The new allocation is contained in the 2026 Appropriation Bill approved by the National Assembly, detailed in the House of Representatives Order Paper dated Tuesday, March 31, 2026, and in the budget schedule attached to the proposal.
The sum, domiciled under recurrent (non-debt) expenditure in the 2026 budget schedule, was retained intact by the House when it passed the Bill, indicating that the legislature did not object to the increase.

A comparison of appropriation documents across three fiscal years reveals that the programme’s allocation was held at N65bn in 2024 and again in 2025, a flat line for two consecutive years, before surging by N50bn in the current budget cycle.
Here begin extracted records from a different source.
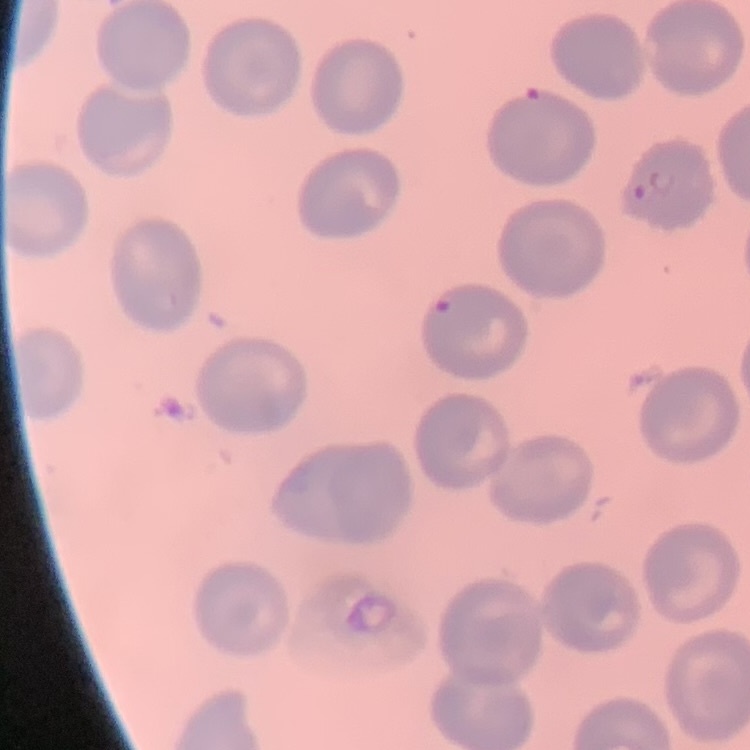

Summary:
  - Red blood cell morphology: no rouleaux formation
  - Stain: Field's or Giemsa
  - Image type: square crop of a larger photomicrograph
  - Preparation: thin blood film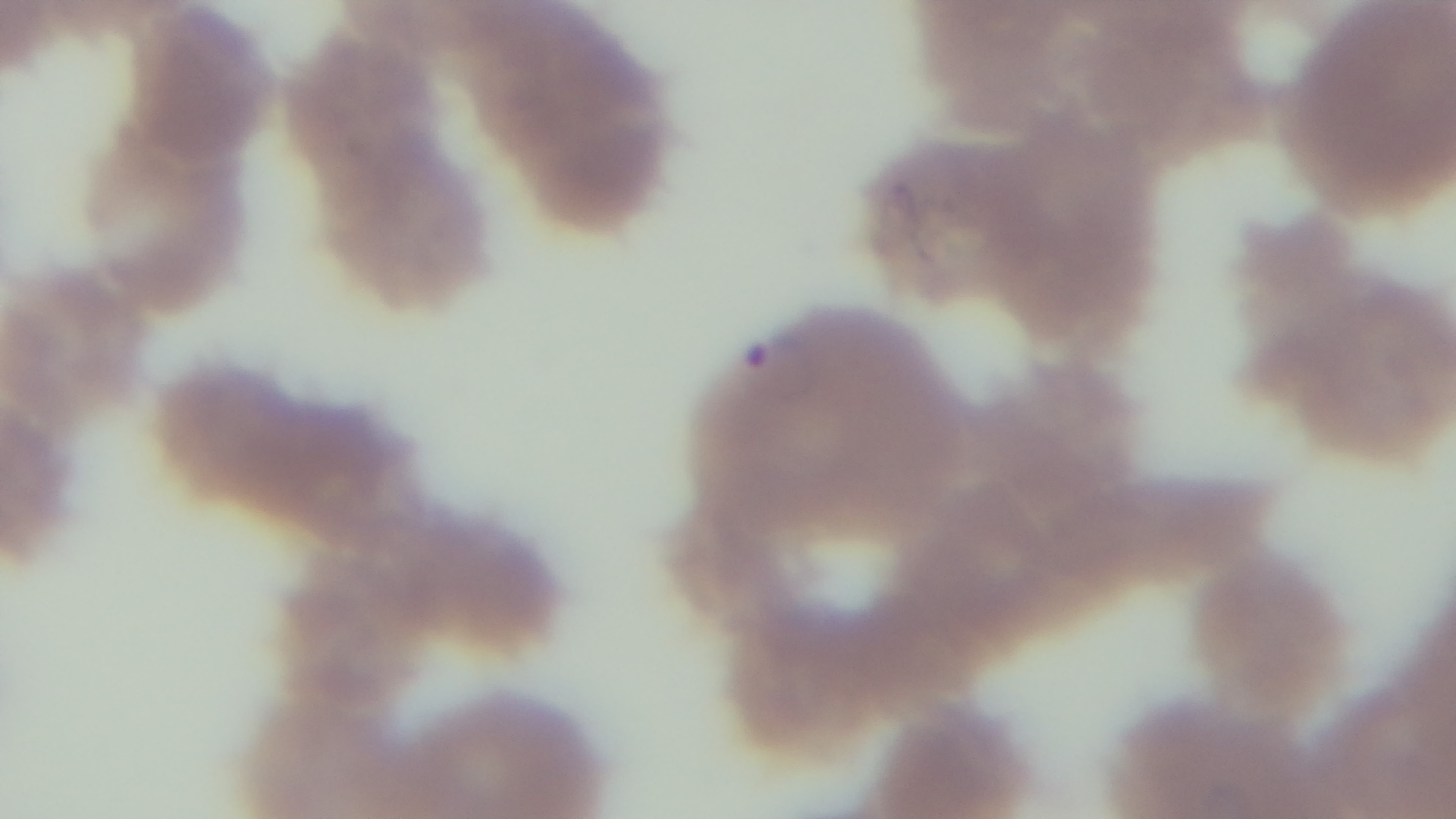
100x oil-immersion objective. Light microscopy. Preparation: thin. Giemsa stain. Malaria status: infected. One field from the slide. Mounted 4K digital camera.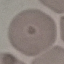
malaria status = uninfected
image type = cell patch, automatically extracted from a larger field of view and resized to 64 × 64 pixels
preparation = thin blood film
capture = smartphone camera at the microscope eyepiece
stain = GiemsaState the blood parasite species.
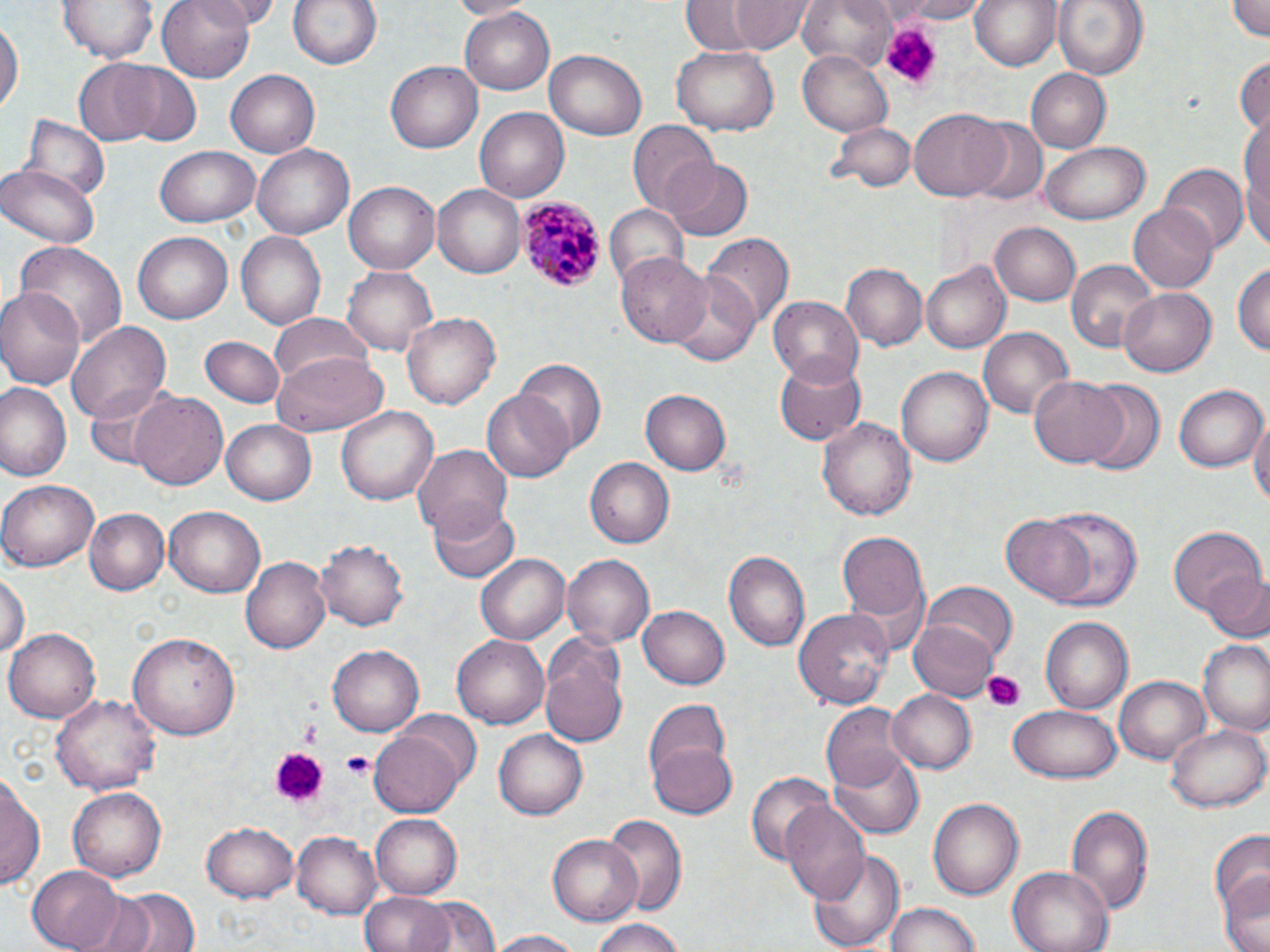

Plasmodium malariae.

Summary:
  - Coordinate format: approximate bounding boxes as (x1, y1, x2, y2) in pixels
  - Platelet locations: (877, 22, 940, 86), (982, 669, 1027, 711), (296, 722, 323, 743), (270, 746, 327, 805), (339, 750, 373, 780)
  - Plasmodium malariae-infected red blood cell locations: (517, 197, 604, 293)
  - Uninfected red blood cell locations: (61, 0, 155, 64), (158, 0, 258, 82), (201, 0, 287, 26), (285, 0, 385, 71), (450, 0, 526, 18), (731, 0, 811, 53), (798, 0, 898, 75), (883, 0, 998, 23), (969, 0, 1062, 71), (1054, 0, 1147, 82), (1226, 0, 1270, 41), (679, 2, 760, 52), (459, 6, 558, 94), (0, 18, 22, 116), (671, 46, 779, 135), (799, 50, 893, 136), (545, 51, 648, 140), (1234, 54, 1270, 138), (74, 58, 166, 146), (112, 60, 202, 144), (386, 60, 482, 153), (1027, 68, 1110, 152), (226, 69, 320, 156), (474, 107, 569, 201), (909, 108, 1009, 201), (23, 115, 109, 202), (828, 119, 914, 193), (967, 119, 1048, 206), (1240, 121, 1270, 245), (629, 123, 719, 216), (1039, 142, 1151, 225), (254, 145, 354, 239), (155, 146, 261, 228), (662, 159, 752, 241), (0, 164, 98, 247), (1162, 164, 1245, 250), (344, 181, 440, 274), (433, 184, 526, 278), (1128, 202, 1220, 293), (603, 205, 687, 290), (991, 222, 1081, 307), (235, 231, 326, 331), (132, 233, 232, 323), (704, 234, 792, 332), (13, 243, 127, 355), (615, 251, 711, 347), (1067, 259, 1157, 353), (1235, 261, 1270, 359), (842, 262, 927, 350), (921, 263, 1012, 354), (343, 266, 436, 355), (667, 271, 761, 366), (0, 284, 85, 394), (1118, 284, 1216, 374), (769, 297, 864, 386), (401, 311, 501, 411), (270, 314, 372, 398), (67, 323, 171, 426), (979, 327, 1072, 420), (202, 335, 284, 406), (273, 354, 384, 437), (772, 355, 864, 445), (516, 359, 605, 458), (896, 364, 993, 467), (1029, 375, 1128, 467), (1078, 381, 1164, 473), (0, 382, 73, 483), (82, 383, 186, 470), (1172, 383, 1265, 471), (483, 388, 576, 481), (640, 390, 732, 475), (132, 392, 229, 492), (335, 405, 438, 508), (1250, 409, 1270, 510), (818, 415, 916, 523), (222, 421, 316, 504), (412, 445, 513, 535), (584, 457, 674, 548), (0, 478, 100, 571), (428, 500, 518, 584), (1034, 505, 1144, 612), (163, 506, 265, 597), (85, 508, 170, 593), (1001, 515, 1097, 606), (1167, 522, 1266, 621), (837, 532, 930, 632), (315, 538, 408, 631), (724, 550, 811, 653), (476, 552, 570, 644), (563, 554, 654, 649), (241, 557, 334, 654), (1205, 567, 1269, 643), (1, 572, 27, 661), (920, 583, 1015, 668), (638, 607, 730, 689), (795, 607, 892, 711), (1040, 616, 1133, 714), (908, 619, 1001, 700), (7, 628, 99, 722), (130, 630, 240, 739), (452, 631, 549, 726), (1197, 640, 1270, 735), (538, 642, 628, 749), (328, 645, 423, 736), (1116, 676, 1208, 764), (889, 691, 976, 774), (52, 692, 161, 797), (644, 698, 735, 796), (821, 702, 909, 790), (1007, 705, 1121, 784), (1164, 721, 1270, 813), (370, 728, 464, 817), (494, 729, 587, 819), (647, 742, 739, 819), (830, 752, 925, 838), (746, 769, 833, 867), (1, 772, 43, 894), (69, 786, 166, 880), (928, 796, 1024, 900), (780, 800, 870, 904), (1064, 804, 1154, 917), (371, 813, 462, 898), (602, 814, 687, 921), (202, 821, 298, 900), (1208, 829, 1269, 925), (292, 832, 379, 917), (548, 834, 641, 926), (810, 847, 907, 950), (27, 865, 124, 951), (1010, 865, 1114, 952), (1216, 872, 1270, 952), (110, 887, 199, 952), (75, 893, 161, 952), (361, 893, 452, 952), (414, 895, 499, 952), (884, 901, 981, 951), (590, 917, 694, 952), (482, 930, 591, 952)
  - Field of view: one of a larger specimen
  - Stain: May-Grünwald-Giemsa
  - Magnification: 1000x
  - Modality: optical microscopy
  - Preparation: thin blood film
  - Image size: 1270×952 pixels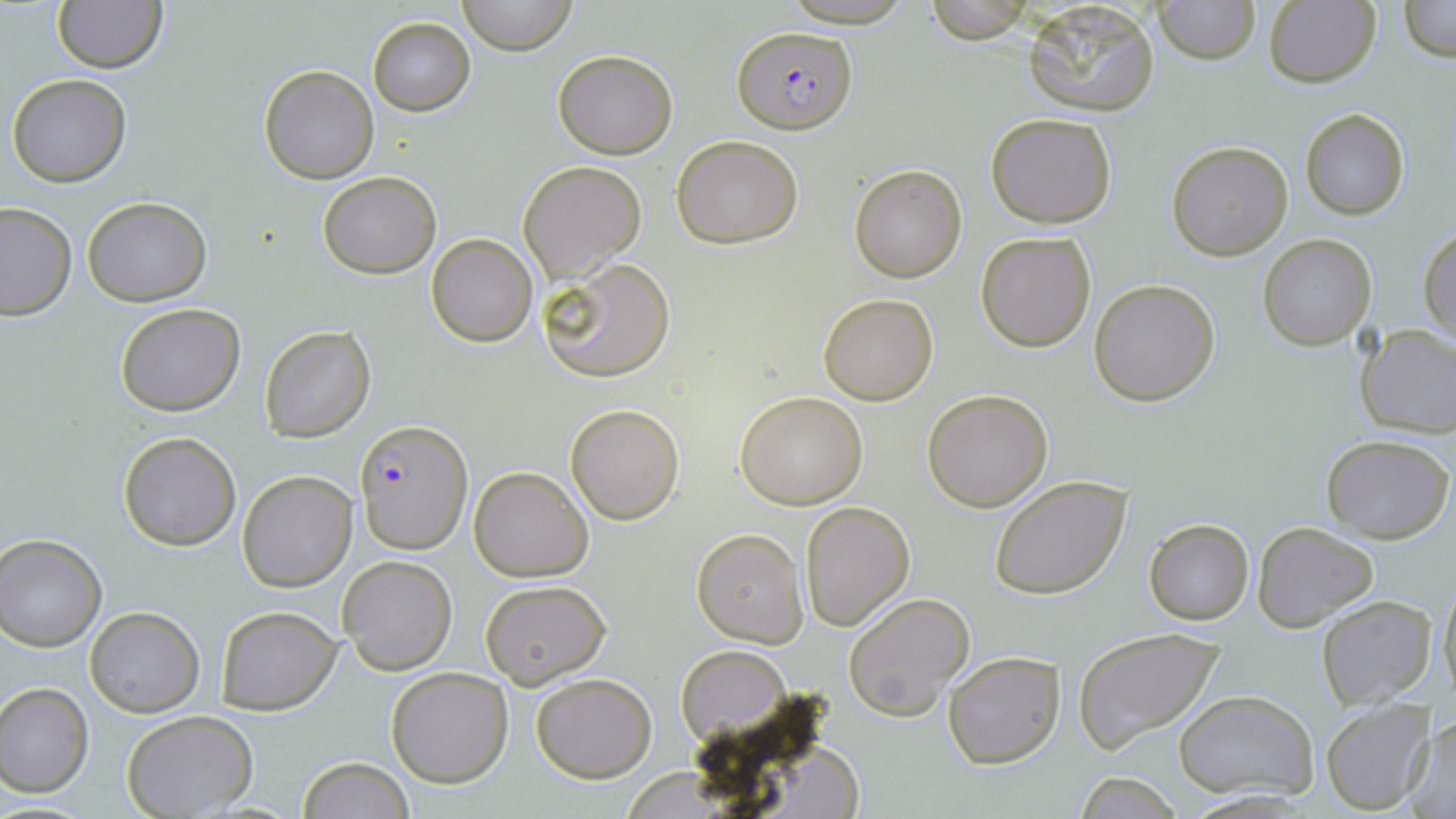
The 2026 figure is the highest single-year allocation to the programme since 2017, when it received a flat allocation of N65bn. So far, the programme has received at least N700bn in the past decade alone.
Records indicate the programme maintained a flat ₦65 billion allocation for two consecutive years before the ₦50 billion increase in 2026, making it the highest yearly funding since 2017.
The Presidential Amnesty Programme, under the Office of the Special Adviser to the President on the Niger Delta, was introduced in 2009 to address militancy in the Niger Delta through disarmament, demobilisation and reintegration.
Since its creation, the programme has received an estimated ₦700 billion in funding over the past decade.
The development comes at a time when Nigeria continues to lose its military brass to repeated terrorist attacks across the country, raising fresh concerns over the worsening security situation and the effectiveness of ongoing counterinsurgency operations.